I suppose this brings up the other reason beyond credit that I’m so sceptical about Klarna.
This is only going to encourage more people to purchase items they may not want to keep, for example the same item in multiple colours or sizes, just because they now know they can return them without taking any financial hit.
That in itself would be fine and I wouldn’t have a problem with it if retailers actually got a grip on returns and didn’t dump huge amounts of returned clothing into landfill.
I’ll be the first to admit that I’m not the greenest person in the world, (you’ve just got to look at my spreadsheet of upcoming flights) so I’m very much in a glass house here saying this, but I’m really not sure people are aware of the environmental impact of the whole fast fashion returns culture. Klarna is only fuel to that fire.

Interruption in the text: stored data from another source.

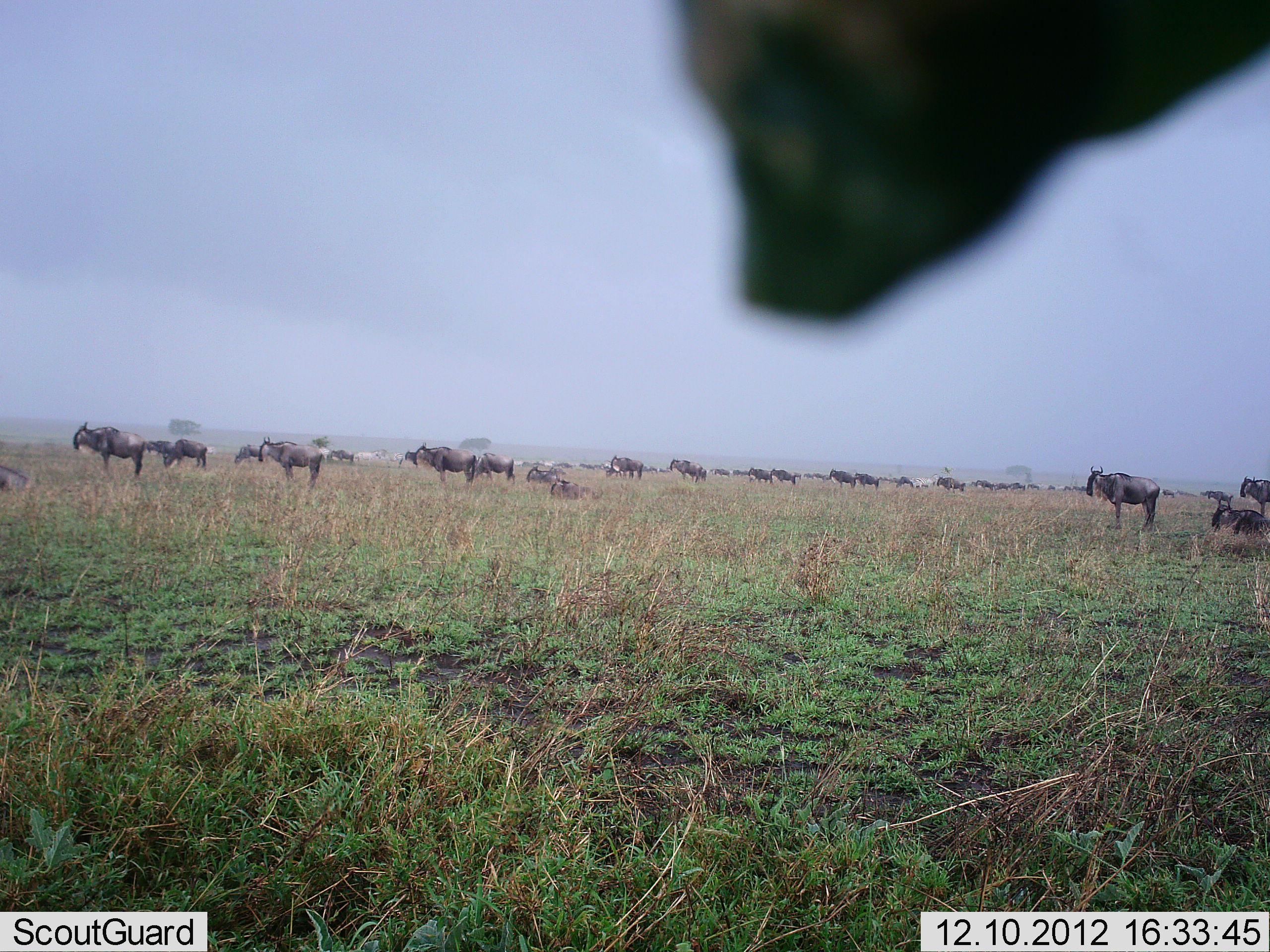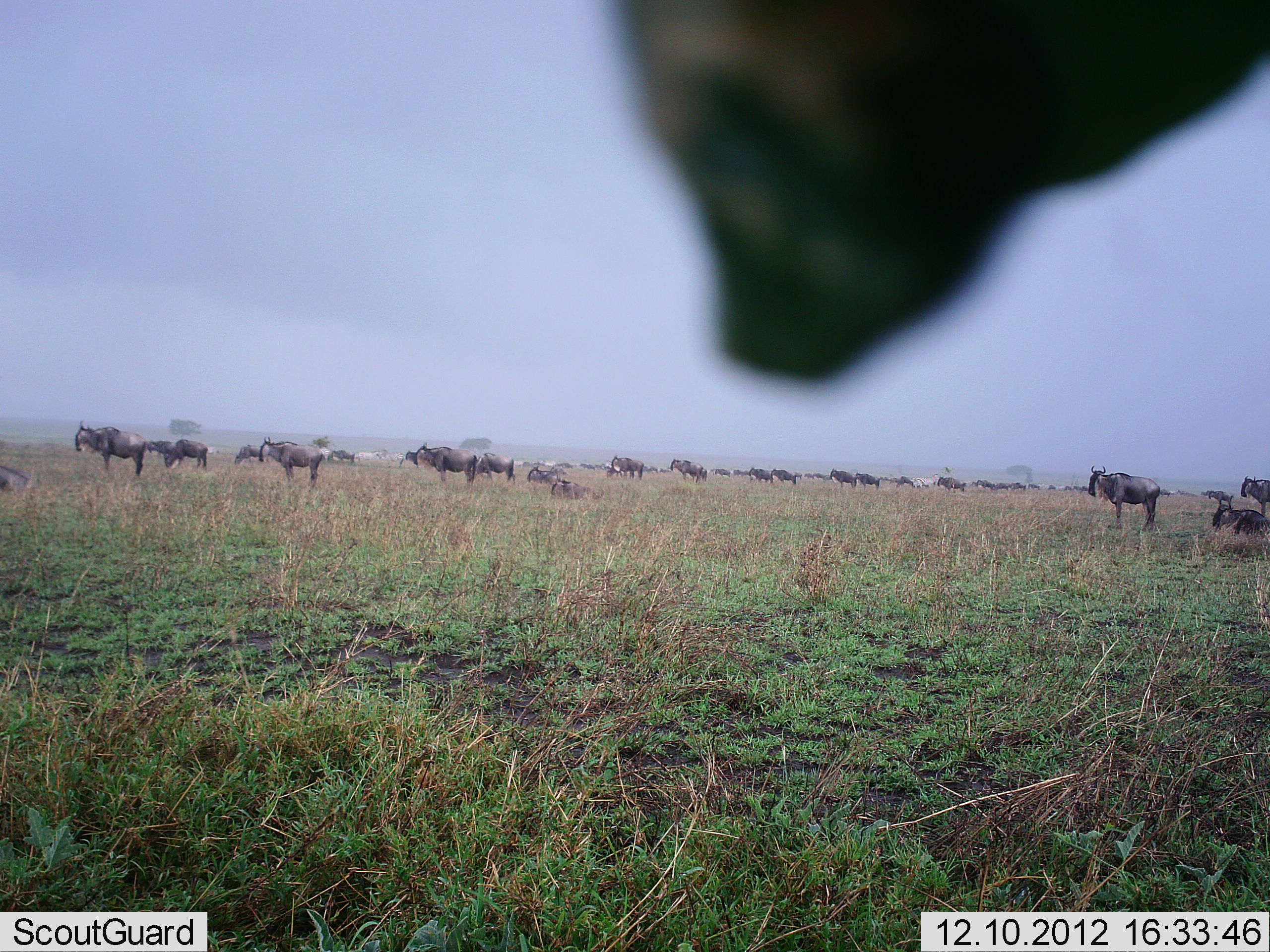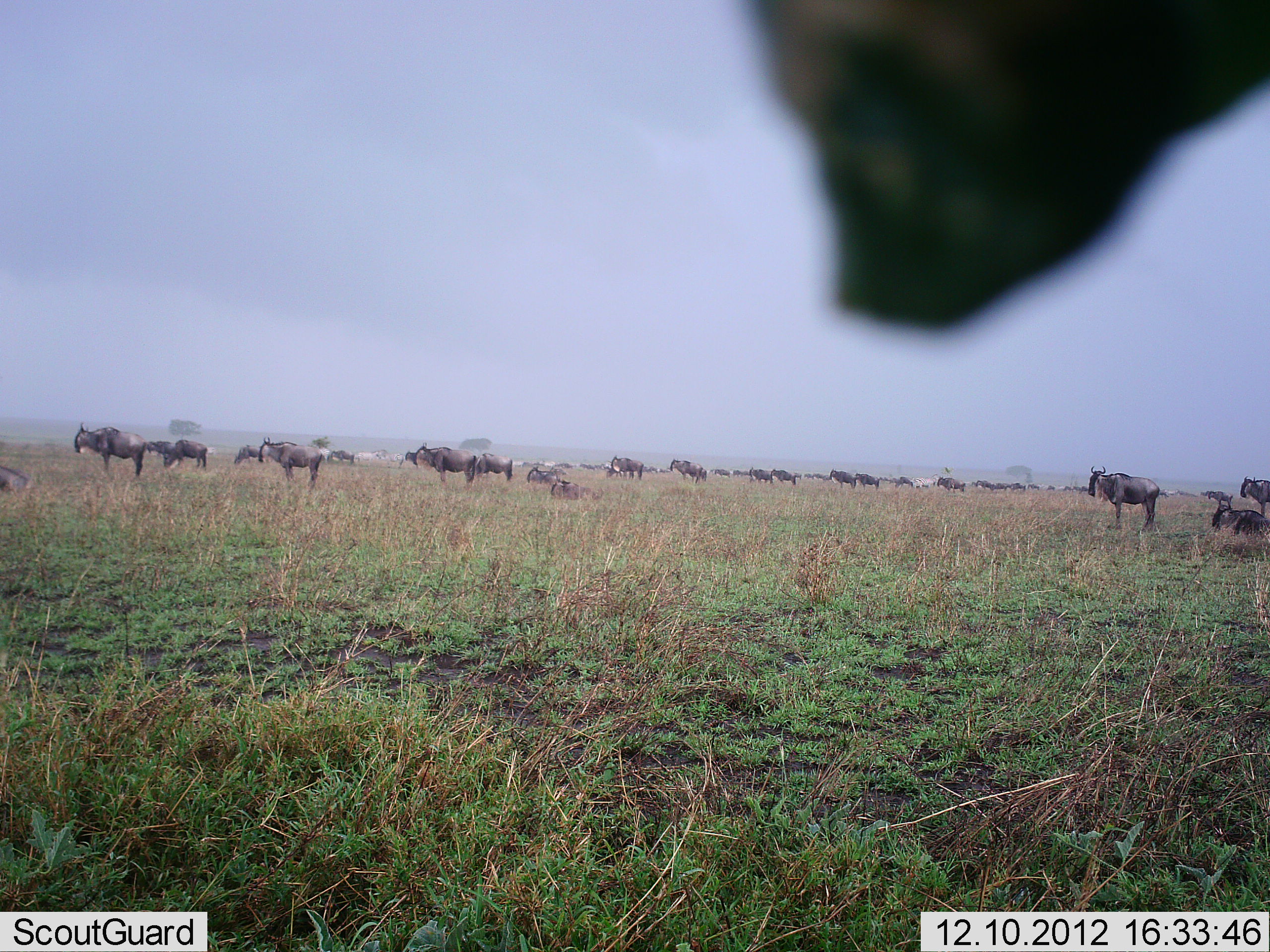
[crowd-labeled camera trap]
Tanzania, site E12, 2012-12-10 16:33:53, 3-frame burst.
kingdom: Animalia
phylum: Chordata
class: Mammalia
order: Artiodactyla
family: Bovidae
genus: Connochaetes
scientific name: Connochaetes taurinus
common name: blue wildebeest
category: wildebeest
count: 11-50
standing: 100%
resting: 60%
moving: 0%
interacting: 0%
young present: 0%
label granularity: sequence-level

I’ll admit to being a bit fuzzy around the details of Klarna, but I’m dead set against anything which encourages people to buy more clothing.
Like @RichardL I’m not the greenest person on the planet by a long way, but I find it amazing that people willingly buy bags and bags full of clothes that they don’t need, in this day and age.
I’ll bet that I have clothing that I still wear which is older than some of the people on this forum. So I might be something of an extremist in this regard.
Where do people stand on the whole ‘these consumers aren’t victims’ comments I often read. I appreciate that everyone has a responsibility to be financially independent and sensible but I also think its important for governments, and more generally society, to recognise the pressures we are placing on vulnerable people. Young people are immersed in social media content (and I don’t think they have much choice about it, it’s rammed down their throats from such an impressionable age), they then are encouraged by influencers and other ‘celebs’ to consume goods at a completely unsustainable rate, all so the influencers can get their ‘p’s’… and then we allow companies like Klarna to fuel that dangerous behaviour.
The company is only doing what it is legally entitled to do, and I am sure it is making its shareholders very happy. This is something that should be regulated, restricted from the very top.
Watch this ‘buy now, pay later’ get very big as every retailer experiencing lower sales looks to this as the golden ticket solution to drive the next wave of sales growth.
Calling for a ban for something that’s convenient to a lot of people just because some people can’t manage their finances is, imo, stupid.
Klarna give you a lot of time to pay - they have push notifications & send letters in the post, as well as emails to remind you. It’s 0% so they’re not taking advantage of people. They also have the split payments, where you can pay x amount over 3 months if it’s a bigger purchase. I personally don’t see anything wrong with it.